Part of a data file
──────────

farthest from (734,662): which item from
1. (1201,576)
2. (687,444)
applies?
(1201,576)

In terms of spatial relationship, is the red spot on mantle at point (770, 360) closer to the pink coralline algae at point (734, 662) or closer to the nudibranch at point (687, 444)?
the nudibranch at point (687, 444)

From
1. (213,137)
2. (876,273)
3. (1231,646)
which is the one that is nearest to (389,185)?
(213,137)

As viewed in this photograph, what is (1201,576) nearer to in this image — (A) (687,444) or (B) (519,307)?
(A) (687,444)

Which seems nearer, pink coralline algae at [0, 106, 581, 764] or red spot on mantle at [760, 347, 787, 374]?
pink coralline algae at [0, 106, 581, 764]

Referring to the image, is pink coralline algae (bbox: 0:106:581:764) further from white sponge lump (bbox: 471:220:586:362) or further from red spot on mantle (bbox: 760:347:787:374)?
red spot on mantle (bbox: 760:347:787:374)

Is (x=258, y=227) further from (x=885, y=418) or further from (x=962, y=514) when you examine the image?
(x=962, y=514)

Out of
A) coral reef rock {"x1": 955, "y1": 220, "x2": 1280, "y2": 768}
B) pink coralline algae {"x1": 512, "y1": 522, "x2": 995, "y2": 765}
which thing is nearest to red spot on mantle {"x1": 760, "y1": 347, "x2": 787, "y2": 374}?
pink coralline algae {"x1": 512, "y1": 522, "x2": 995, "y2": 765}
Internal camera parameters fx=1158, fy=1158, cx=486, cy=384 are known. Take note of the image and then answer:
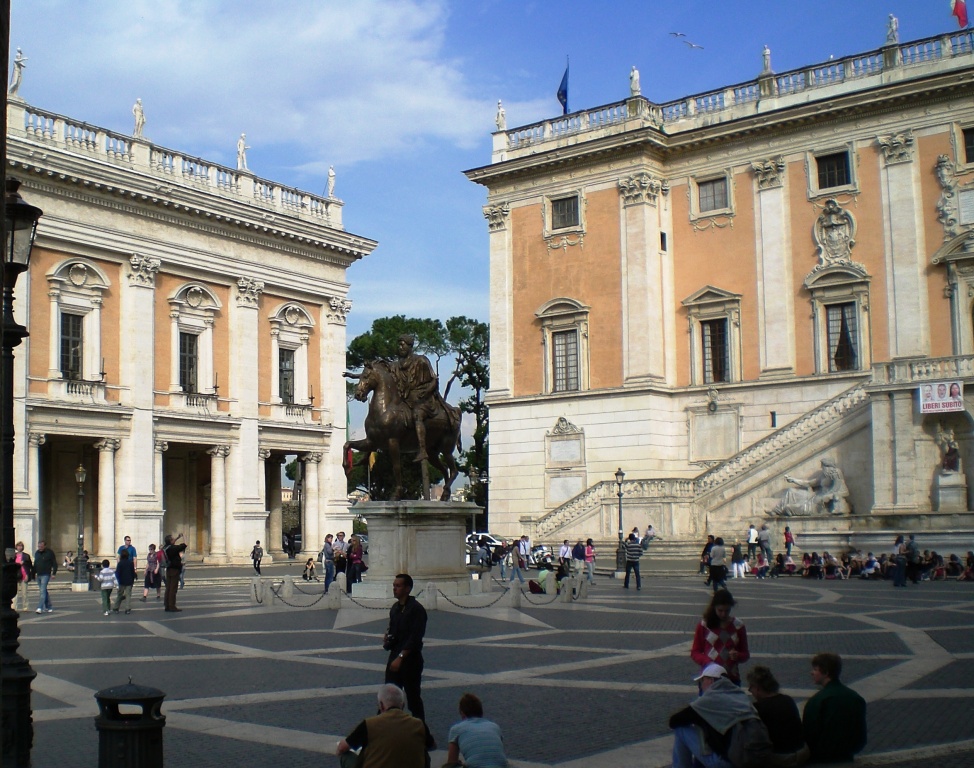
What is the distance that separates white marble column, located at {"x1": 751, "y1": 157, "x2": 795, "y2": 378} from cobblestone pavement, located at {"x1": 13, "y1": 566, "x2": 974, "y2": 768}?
18.9 m

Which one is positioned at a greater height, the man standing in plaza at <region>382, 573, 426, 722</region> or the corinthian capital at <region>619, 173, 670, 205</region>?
the corinthian capital at <region>619, 173, 670, 205</region>

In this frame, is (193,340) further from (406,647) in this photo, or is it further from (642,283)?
(406,647)

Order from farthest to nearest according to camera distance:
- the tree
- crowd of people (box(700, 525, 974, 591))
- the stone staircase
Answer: the tree, the stone staircase, crowd of people (box(700, 525, 974, 591))

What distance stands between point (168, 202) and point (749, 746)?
134 feet

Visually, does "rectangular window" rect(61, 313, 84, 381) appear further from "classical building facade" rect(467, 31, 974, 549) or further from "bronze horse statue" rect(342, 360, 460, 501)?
"bronze horse statue" rect(342, 360, 460, 501)

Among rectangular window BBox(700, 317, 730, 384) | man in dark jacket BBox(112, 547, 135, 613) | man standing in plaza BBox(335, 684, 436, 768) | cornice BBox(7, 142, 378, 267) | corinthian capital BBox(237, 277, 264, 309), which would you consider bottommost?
man in dark jacket BBox(112, 547, 135, 613)

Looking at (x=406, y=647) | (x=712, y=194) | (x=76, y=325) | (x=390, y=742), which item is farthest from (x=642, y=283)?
(x=390, y=742)

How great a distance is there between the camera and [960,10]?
1662 inches

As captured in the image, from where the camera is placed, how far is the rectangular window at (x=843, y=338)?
42094mm

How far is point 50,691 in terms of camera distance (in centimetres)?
1314

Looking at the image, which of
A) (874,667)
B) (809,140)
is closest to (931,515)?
(809,140)

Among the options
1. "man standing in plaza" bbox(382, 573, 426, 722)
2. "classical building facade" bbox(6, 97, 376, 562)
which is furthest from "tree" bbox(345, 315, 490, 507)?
"man standing in plaza" bbox(382, 573, 426, 722)

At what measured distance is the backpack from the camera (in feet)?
25.9

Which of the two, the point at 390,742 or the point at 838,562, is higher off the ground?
the point at 390,742
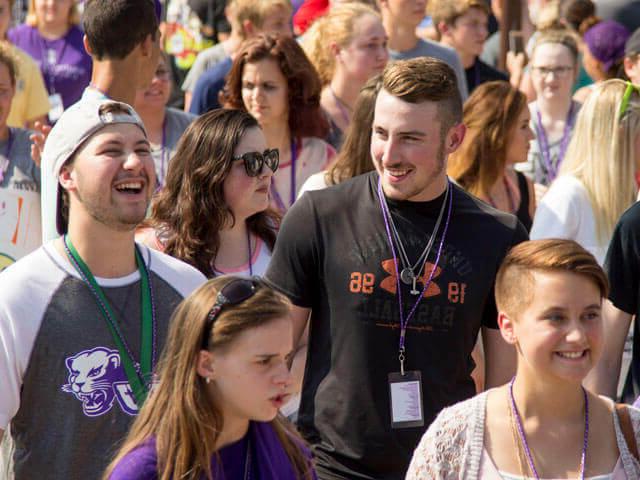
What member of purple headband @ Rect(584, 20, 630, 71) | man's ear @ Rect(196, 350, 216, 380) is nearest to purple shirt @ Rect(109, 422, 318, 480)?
man's ear @ Rect(196, 350, 216, 380)

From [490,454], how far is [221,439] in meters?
0.77

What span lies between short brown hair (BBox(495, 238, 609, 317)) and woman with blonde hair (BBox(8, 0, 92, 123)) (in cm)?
628

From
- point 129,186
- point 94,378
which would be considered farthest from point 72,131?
point 94,378

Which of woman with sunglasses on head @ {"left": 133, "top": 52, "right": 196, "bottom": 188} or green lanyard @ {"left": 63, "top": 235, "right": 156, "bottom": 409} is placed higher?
woman with sunglasses on head @ {"left": 133, "top": 52, "right": 196, "bottom": 188}

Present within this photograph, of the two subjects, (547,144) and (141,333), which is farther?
(547,144)

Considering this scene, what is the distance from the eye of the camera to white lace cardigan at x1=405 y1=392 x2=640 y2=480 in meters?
3.62

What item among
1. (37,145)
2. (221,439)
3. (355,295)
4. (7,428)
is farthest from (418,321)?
(37,145)

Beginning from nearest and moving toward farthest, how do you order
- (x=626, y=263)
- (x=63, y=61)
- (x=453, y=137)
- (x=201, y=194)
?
(x=453, y=137)
(x=626, y=263)
(x=201, y=194)
(x=63, y=61)

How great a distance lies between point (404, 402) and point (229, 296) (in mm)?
1047

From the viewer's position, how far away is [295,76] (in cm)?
733

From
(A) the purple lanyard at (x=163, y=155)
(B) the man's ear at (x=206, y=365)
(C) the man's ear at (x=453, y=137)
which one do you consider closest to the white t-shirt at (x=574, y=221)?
(C) the man's ear at (x=453, y=137)

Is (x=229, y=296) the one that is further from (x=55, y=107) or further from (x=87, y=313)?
(x=55, y=107)

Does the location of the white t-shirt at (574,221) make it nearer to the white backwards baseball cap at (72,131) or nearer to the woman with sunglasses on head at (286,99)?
the woman with sunglasses on head at (286,99)

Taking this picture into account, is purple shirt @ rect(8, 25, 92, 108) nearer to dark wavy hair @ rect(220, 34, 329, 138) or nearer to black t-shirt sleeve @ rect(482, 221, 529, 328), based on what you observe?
dark wavy hair @ rect(220, 34, 329, 138)
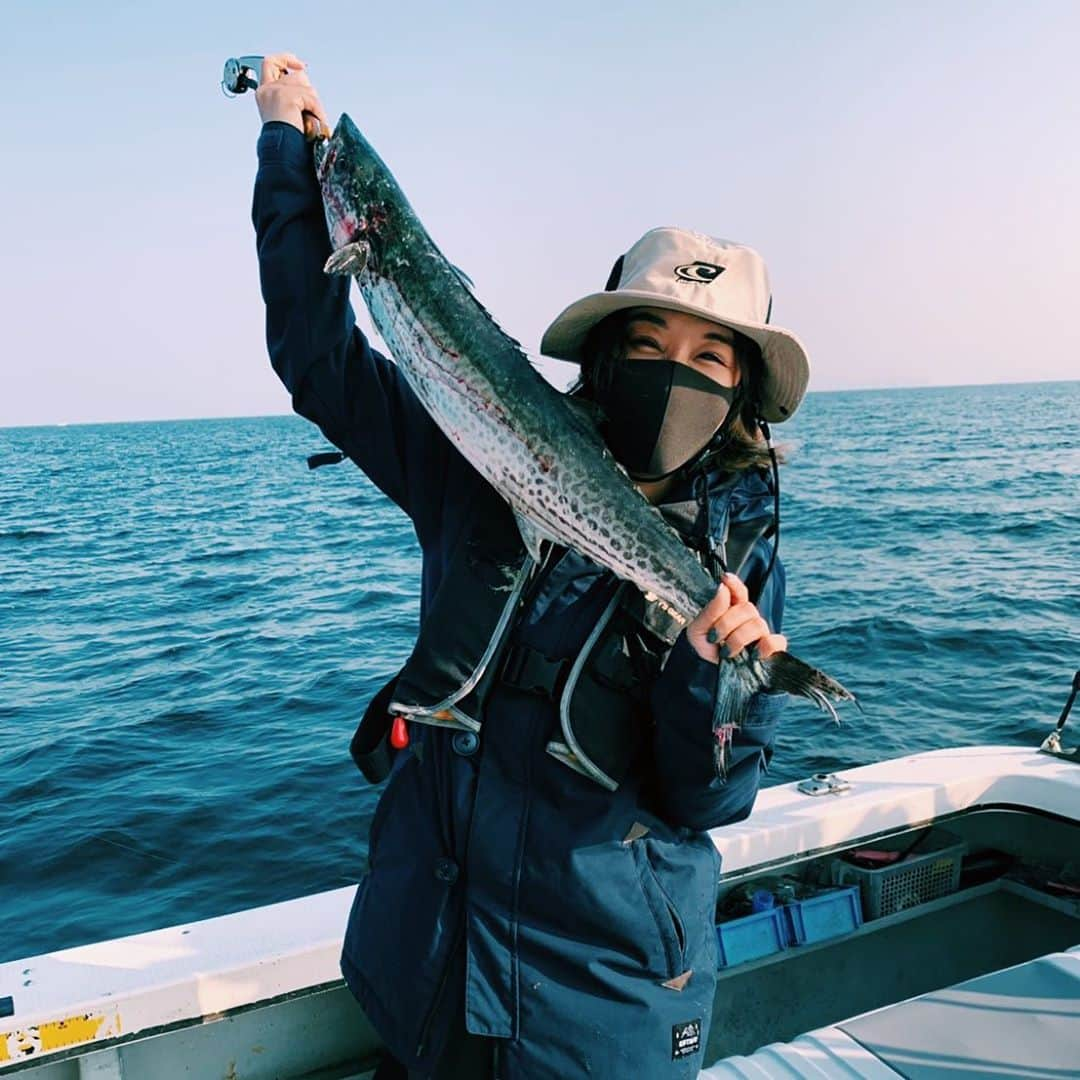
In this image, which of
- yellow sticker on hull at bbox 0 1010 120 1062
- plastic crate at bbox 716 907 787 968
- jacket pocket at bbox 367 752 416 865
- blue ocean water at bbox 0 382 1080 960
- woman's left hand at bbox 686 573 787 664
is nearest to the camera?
woman's left hand at bbox 686 573 787 664

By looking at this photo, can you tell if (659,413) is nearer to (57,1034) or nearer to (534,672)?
(534,672)

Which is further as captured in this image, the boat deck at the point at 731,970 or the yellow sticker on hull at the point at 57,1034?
the boat deck at the point at 731,970

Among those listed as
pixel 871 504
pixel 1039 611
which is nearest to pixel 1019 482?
pixel 871 504

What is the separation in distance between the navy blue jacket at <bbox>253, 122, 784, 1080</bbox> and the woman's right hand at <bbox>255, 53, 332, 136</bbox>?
6cm

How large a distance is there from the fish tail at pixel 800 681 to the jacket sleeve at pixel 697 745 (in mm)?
38

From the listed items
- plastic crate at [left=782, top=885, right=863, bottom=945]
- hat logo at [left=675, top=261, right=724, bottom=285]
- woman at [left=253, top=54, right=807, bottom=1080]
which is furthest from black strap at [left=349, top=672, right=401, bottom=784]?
plastic crate at [left=782, top=885, right=863, bottom=945]

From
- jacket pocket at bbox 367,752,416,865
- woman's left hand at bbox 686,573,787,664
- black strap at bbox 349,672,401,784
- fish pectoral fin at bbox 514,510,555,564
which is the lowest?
jacket pocket at bbox 367,752,416,865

──────────

Print out every entry above without changing a word, and leave out the pictures.

farthest from (734,662): which item from
1. (1201,576)
2. (687,444)
applies?
(1201,576)

In terms of spatial relationship, is the red spot on mantle at point (770, 360) closer to the pink coralline algae at point (734, 662) or closer to the nudibranch at point (687, 444)?
the nudibranch at point (687, 444)

From
1. (213,137)
2. (876,273)
3. (1231,646)
which is the one that is nearest to (389,185)?
(213,137)

As viewed in this photograph, what is (1201,576) nearer to in this image — (A) (687,444) or (B) (519,307)?
(A) (687,444)

Which seems nearer, pink coralline algae at [0, 106, 581, 764] or red spot on mantle at [760, 347, 787, 374]?
pink coralline algae at [0, 106, 581, 764]

Referring to the image, is pink coralline algae (bbox: 0:106:581:764) further from white sponge lump (bbox: 471:220:586:362) or further from red spot on mantle (bbox: 760:347:787:374)?
red spot on mantle (bbox: 760:347:787:374)

Is (x=258, y=227) further from (x=885, y=418) or further from (x=962, y=514) when you examine the image?
(x=962, y=514)

Out of
A) coral reef rock {"x1": 955, "y1": 220, "x2": 1280, "y2": 768}
B) pink coralline algae {"x1": 512, "y1": 522, "x2": 995, "y2": 765}
which thing is nearest to red spot on mantle {"x1": 760, "y1": 347, "x2": 787, "y2": 374}?
pink coralline algae {"x1": 512, "y1": 522, "x2": 995, "y2": 765}
Internal camera parameters fx=1158, fy=1158, cx=486, cy=384 are known. Take note of the image and then answer:
What is the distance that separates white marble column, located at {"x1": 751, "y1": 157, "x2": 795, "y2": 378} from cobblestone pavement, located at {"x1": 13, "y1": 566, "x2": 974, "y2": 768}?
18.9 m

Which one is positioned at a greater height, the man standing in plaza at <region>382, 573, 426, 722</region> or the corinthian capital at <region>619, 173, 670, 205</region>?
the corinthian capital at <region>619, 173, 670, 205</region>

In this frame, is (193,340) further from (406,647) in this photo, or is it further from (642,283)?
(406,647)

Order from farthest to nearest according to camera distance:
- the tree
- crowd of people (box(700, 525, 974, 591))
- the stone staircase
Answer: the tree, the stone staircase, crowd of people (box(700, 525, 974, 591))

What distance stands between point (168, 202) and point (749, 746)?
134 feet

Visually, does "rectangular window" rect(61, 313, 84, 381) appear further from "classical building facade" rect(467, 31, 974, 549) or further from "bronze horse statue" rect(342, 360, 460, 501)?
"bronze horse statue" rect(342, 360, 460, 501)

Among rectangular window BBox(700, 317, 730, 384) | man in dark jacket BBox(112, 547, 135, 613) | man standing in plaza BBox(335, 684, 436, 768) | cornice BBox(7, 142, 378, 267) | corinthian capital BBox(237, 277, 264, 309), which would you consider bottommost?
man in dark jacket BBox(112, 547, 135, 613)

Looking at (x=406, y=647) | (x=712, y=194) | (x=76, y=325) | (x=390, y=742), which item is farthest from (x=642, y=283)?
(x=390, y=742)

How great a distance is there between the camera and [960,10]?
1662 inches

As captured in the image, from where the camera is placed, how far is the rectangular window at (x=843, y=338)?
42094mm

How far is point 50,691 in terms of camera distance (in centimetres)?
1314

Looking at the image, which of
A) (874,667)
B) (809,140)
is closest to (931,515)?
(809,140)

Among the options
1. "man standing in plaza" bbox(382, 573, 426, 722)
2. "classical building facade" bbox(6, 97, 376, 562)
which is furthest from "tree" bbox(345, 315, 490, 507)?
"man standing in plaza" bbox(382, 573, 426, 722)

At what measured distance is the backpack from the camera (in feet)?
25.9

Which of the two, the point at 390,742 or the point at 838,562, is higher off the ground?
the point at 390,742
What member of purple headband @ Rect(584, 20, 630, 71) | man's ear @ Rect(196, 350, 216, 380) is nearest to purple shirt @ Rect(109, 422, 318, 480)?
man's ear @ Rect(196, 350, 216, 380)

From [490,454], how far is [221,439] in meters?
0.77

What span lies between short brown hair (BBox(495, 238, 609, 317)) and woman with blonde hair (BBox(8, 0, 92, 123)) (in cm)?
628

From
- point 129,186
- point 94,378
which would be considered farthest from point 72,131?
point 94,378

Which of woman with sunglasses on head @ {"left": 133, "top": 52, "right": 196, "bottom": 188} or green lanyard @ {"left": 63, "top": 235, "right": 156, "bottom": 409} is placed higher?
woman with sunglasses on head @ {"left": 133, "top": 52, "right": 196, "bottom": 188}

Present within this photograph, of the two subjects, (547,144) and (141,333), which is farther?
(547,144)

Considering this scene, what is the distance from the eye of the camera to white lace cardigan at x1=405 y1=392 x2=640 y2=480 in meters?
3.62

What item among
1. (37,145)
2. (221,439)
3. (355,295)
4. (7,428)
is farthest from (418,321)?
(37,145)

Beginning from nearest and moving toward farthest, how do you order
- (x=626, y=263)
- (x=63, y=61)
- (x=453, y=137)
- (x=201, y=194)
?
(x=453, y=137)
(x=626, y=263)
(x=201, y=194)
(x=63, y=61)

How great a distance lies between point (404, 402) and point (229, 296) (in mm)?
1047

From the viewer's position, how far away is [295,76] (in cm)?
733

From
(A) the purple lanyard at (x=163, y=155)
(B) the man's ear at (x=206, y=365)
(C) the man's ear at (x=453, y=137)
which one do you consider closest to the white t-shirt at (x=574, y=221)?
(C) the man's ear at (x=453, y=137)

Is (x=229, y=296) the one that is further from (x=55, y=107) or further from (x=87, y=313)?
(x=55, y=107)

Does the location of the white t-shirt at (574,221) make it nearer to the white backwards baseball cap at (72,131) or nearer to the woman with sunglasses on head at (286,99)?
the woman with sunglasses on head at (286,99)

Taking this picture into account, is purple shirt @ rect(8, 25, 92, 108) nearer to dark wavy hair @ rect(220, 34, 329, 138) or nearer to black t-shirt sleeve @ rect(482, 221, 529, 328), based on what you observe?
dark wavy hair @ rect(220, 34, 329, 138)
In this image, which of
- yellow sticker on hull at bbox 0 1010 120 1062
- plastic crate at bbox 716 907 787 968
- jacket pocket at bbox 367 752 416 865
- blue ocean water at bbox 0 382 1080 960
- woman's left hand at bbox 686 573 787 664
is nearest to the camera?
woman's left hand at bbox 686 573 787 664

By looking at this photo, can you tell if (659,413) is nearer to (57,1034) or nearer to (534,672)?
(534,672)

Which is further as captured in this image, the boat deck at the point at 731,970 or the yellow sticker on hull at the point at 57,1034?
the boat deck at the point at 731,970

Among those listed as
pixel 871 504
pixel 1039 611
which is nearest to pixel 1019 482?
pixel 871 504

What is the separation in distance between the navy blue jacket at <bbox>253, 122, 784, 1080</bbox> and the woman's right hand at <bbox>255, 53, 332, 136</bbox>?
6cm

How large a distance is there from the fish tail at pixel 800 681 to the jacket sleeve at pixel 697 745 (in mm)?
38

From the listed items
- plastic crate at [left=782, top=885, right=863, bottom=945]
- hat logo at [left=675, top=261, right=724, bottom=285]
- woman at [left=253, top=54, right=807, bottom=1080]
which is furthest from black strap at [left=349, top=672, right=401, bottom=784]?
plastic crate at [left=782, top=885, right=863, bottom=945]

From
- jacket pocket at bbox 367,752,416,865
- woman's left hand at bbox 686,573,787,664
- black strap at bbox 349,672,401,784
- fish pectoral fin at bbox 514,510,555,564
which is the lowest?
jacket pocket at bbox 367,752,416,865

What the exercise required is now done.